Stuttgart - Wie tickt Waldemar Anton? Eine Frage, die auch für Journalisten, die regelmäßig mit ihm gesprochen haben, schwer zu beantworten ist. Nicht, dass es in der PR-perfektionierten Fußballwelt ansonsten leicht wäre, doch der bisherige Kapitän des VfB Stuttgart trieb es mit seinen Antworten, für die er sich gerne an der Floskelmaschine bediente, gerne auf die Spitze.
Er denke von Spiel zu Spiel und er gebe immer hundert Prozent, könnten zwei seiner Top-Antworten gewesen sein, die er in seiner Zeit als VfB-Profi gab. Zuletzt kam schließlich hinzu, wie wohl er sich doch in Stuttgart fühle und er nicht wisse, warum er wechseln sollte.
Das Bild von Ex-VfB-Kapitän Waldemar Anton in der Öffentlichkeit
Klar, um sich vor dem teils wilden Business zu schützen, ist es wichtig, sich abzuschirmen. Dabei hilft es, sich genau zu überlegen, was man von seiner Privatperson preisgibt. Und je nachdem, welchen Ruf sich ein Profi in der Öffentlichkeit wünscht, werden weitere Strategien erarbeitet. Bei Anton wirkte es oft so, als ob er auch in Sachen fußballerischen Analysen nach den Partien am liebsten so wenig wie möglich auffallen wollte. So entstand das Image eines recht profillosen Profifußballers.
Eine Entscheidung, die an sich völlig legitim ist. Doch egal als welcher Mensch Anton in der Öffentlichkeit wahrgenommen werden will, um bei den Fans nicht an Beliebtheit einzubüßen, hätte die Darstellung dieser Persönlichkeit schlüssig sein müssen.

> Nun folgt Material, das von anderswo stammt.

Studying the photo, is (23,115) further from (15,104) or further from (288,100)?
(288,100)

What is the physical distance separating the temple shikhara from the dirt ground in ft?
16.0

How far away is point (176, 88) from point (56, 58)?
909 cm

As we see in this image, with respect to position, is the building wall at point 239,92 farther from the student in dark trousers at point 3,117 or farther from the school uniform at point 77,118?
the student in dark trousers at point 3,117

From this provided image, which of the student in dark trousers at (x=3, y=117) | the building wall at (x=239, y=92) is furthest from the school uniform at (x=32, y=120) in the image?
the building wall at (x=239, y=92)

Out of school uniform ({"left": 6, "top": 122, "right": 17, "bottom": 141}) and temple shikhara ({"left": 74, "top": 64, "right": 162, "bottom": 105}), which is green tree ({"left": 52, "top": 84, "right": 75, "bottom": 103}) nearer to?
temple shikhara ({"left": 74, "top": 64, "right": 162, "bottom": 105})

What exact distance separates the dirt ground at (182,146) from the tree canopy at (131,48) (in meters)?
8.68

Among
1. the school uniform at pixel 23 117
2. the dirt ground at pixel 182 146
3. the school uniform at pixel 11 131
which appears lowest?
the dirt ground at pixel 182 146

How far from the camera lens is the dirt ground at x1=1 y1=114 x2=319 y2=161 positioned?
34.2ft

Und sie war auch lange schlüssig. In der vergangenen Saison kam Anton sogar immer öfter ohne allzu viele Floskeln aus seinem Schneckenhäuschen heraus. Für seine Verhältnisse fast schon mutig, rief er als erster das Ziel aus, das europäische Geschäft zu erreichen.
Anton hinterlässt beim VfB Stuttgart verbrannte Erde
Doch diese erst aufkeimende Veränderung seines Images riss er nun mit der skurrilen Kommunikation rund um seinen BVB-Wechsel komplett ein. Nicht nur, weil er erst im Frühjahr seinen Vertrag verlängert hatte und vereinsintern sowie in der Außendarstellung vorgab, sich zum VfB zu bekennen. Sondern auch, weil seine ursprüngliche Selbstvermarktungsstrategie, Loyalität vorzugaukeln und möglichst nicht aufzufallen, in sich zusammengebrochen ist.
Beweis gefällig? In der Pressemitteilung des VfB ließ er verlauten: „Es fällt mir nicht leicht, den VfB zu verlassen.“ Beim BVB-Statement klang sein Abgang jedoch weniger wehmütig: „Relativ schnell ist mir klar geworden, dass ich das machen will.“ Ja, so klingt es eben, wenn ein Fußballer seine PR-Strategie ad absurdum führt; nicht anecken will und eine ehrliche Begründung umschifft. Dass es auch anders geht, hat beispielsweise Wataru Endo bei seinem Abgang bewiesen, der ein herzzerreißendes Abschiedsvideo veröffentlichte. Ihm liegen die VfB-Fans heute noch zu Füßen.
Anton wird dagegen schnell in Vergessenheit geraten. Denn Fans haben eben ein gutes Gespür, wer es mit ihnen ernst meint. So hinterlässt er jetzt in Stuttgart verbrannte Erde und auch in Dortmund dürfte sich der eine oder andere Anhänger, trotz Antons propagierter Vorfreude auf die Gelbe Wand, veralbert vorkommen.